Aim of the exercise
In the copy, every record below must appear exactly as given, and no picture may appear.
★ ★ ★ ★ ★
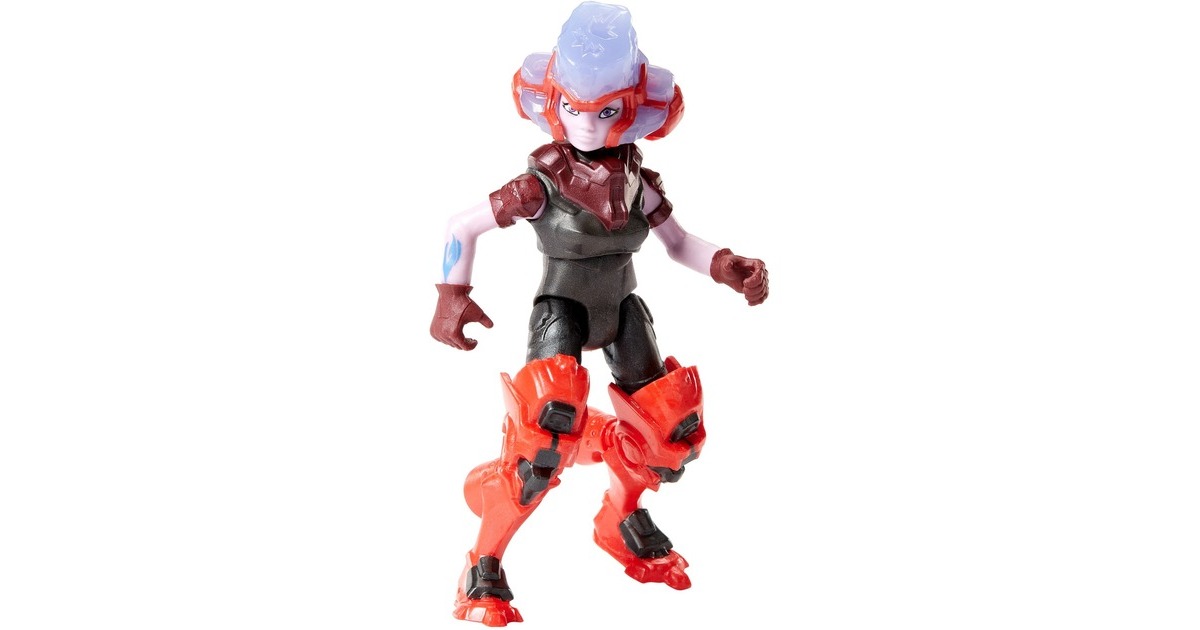 Mattel He-Man and the Masters of the Universe Figur Ram Ma-am, Spielfigur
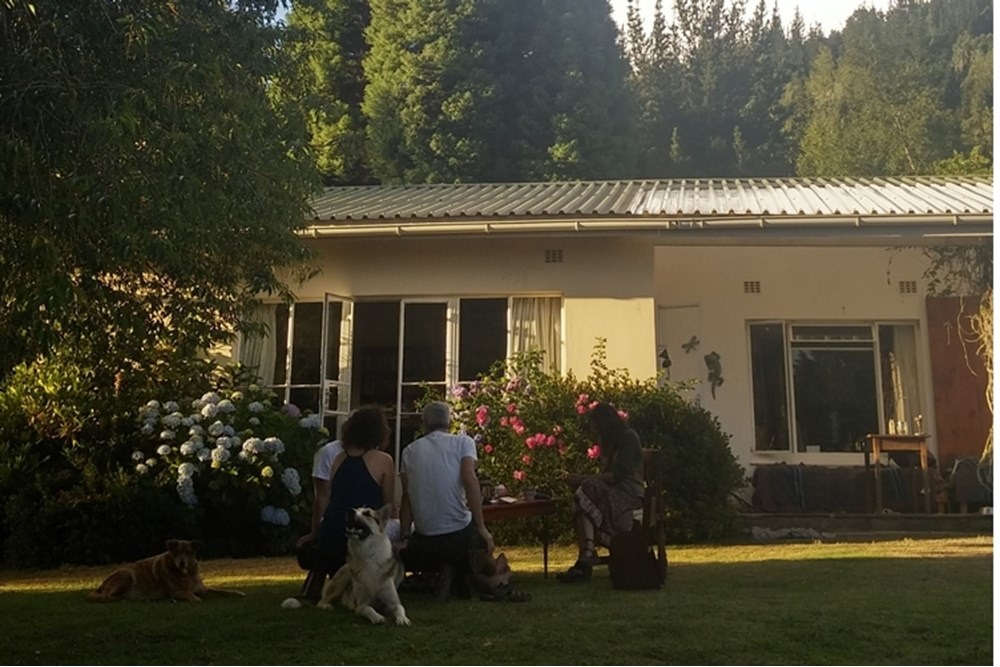 Apartment For Sale in Hogsback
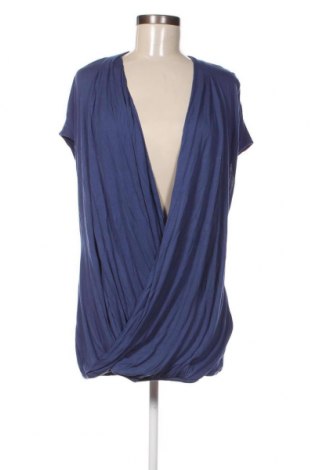 Γυναικεία μπλούζα Boden, Μέγεθος L, Χρώμα Μπλέ, Τιμή 6,52 €
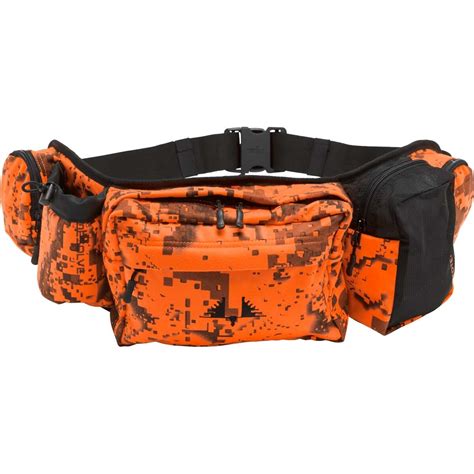 Swedteam Alpha Wb Waistbag Desolve Fire Ryggs Ckar Hylte Jakt Lantman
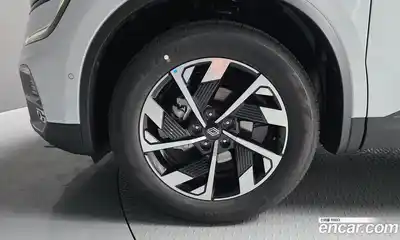 Renault QM6 2026 2.0 гидро, миниатюра 5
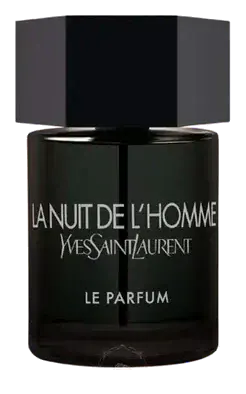 Yves Saint Laurent La Nuit de L'Homme Le Parfum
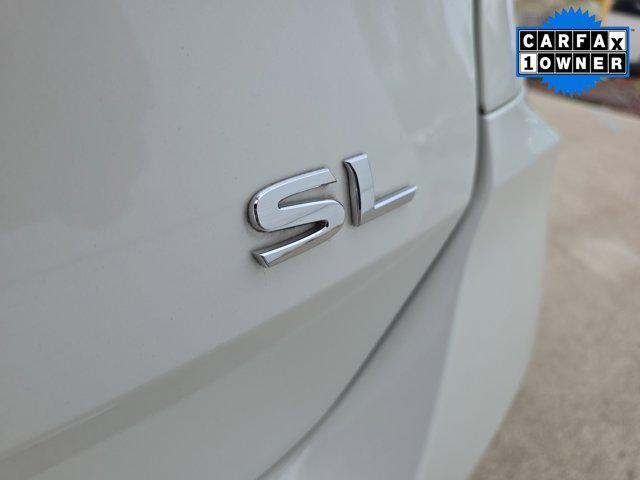 used 2018 Nissan Rogue car, priced at $14,599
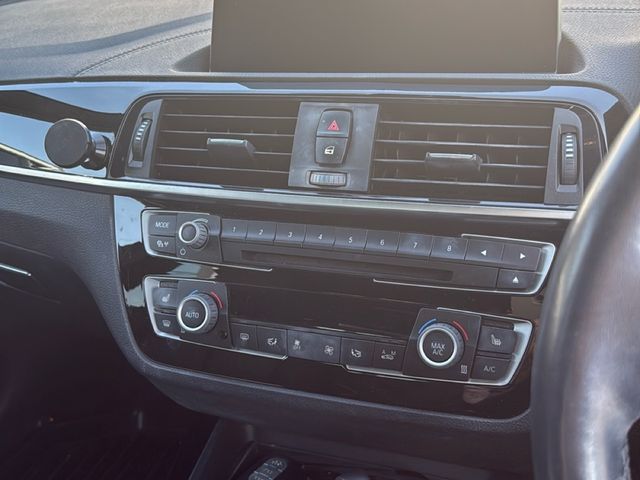 BMW 1series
★ ★ ★ ★ ★
Answer area
 Mattel He-Man and the Masters of the Universe Figur Ram Ma-am, Spielfigur
 Apartment For Sale in Hogsback
 Γυναικεία μπλούζα Boden, Μέγεθος L, Χρώμα Μπλέ, Τιμή 6,52 €
 Swedteam Alpha Wb Waistbag Desolve Fire Ryggs Ckar Hylte Jakt Lantman
 Renault QM6 2026 2.0 гидро, миниатюра 5
 Yves Saint Laurent La Nuit de L'Homme Le Parfum
 used 2018 Nissan Rogue car, priced at $14,599
 BMW 1series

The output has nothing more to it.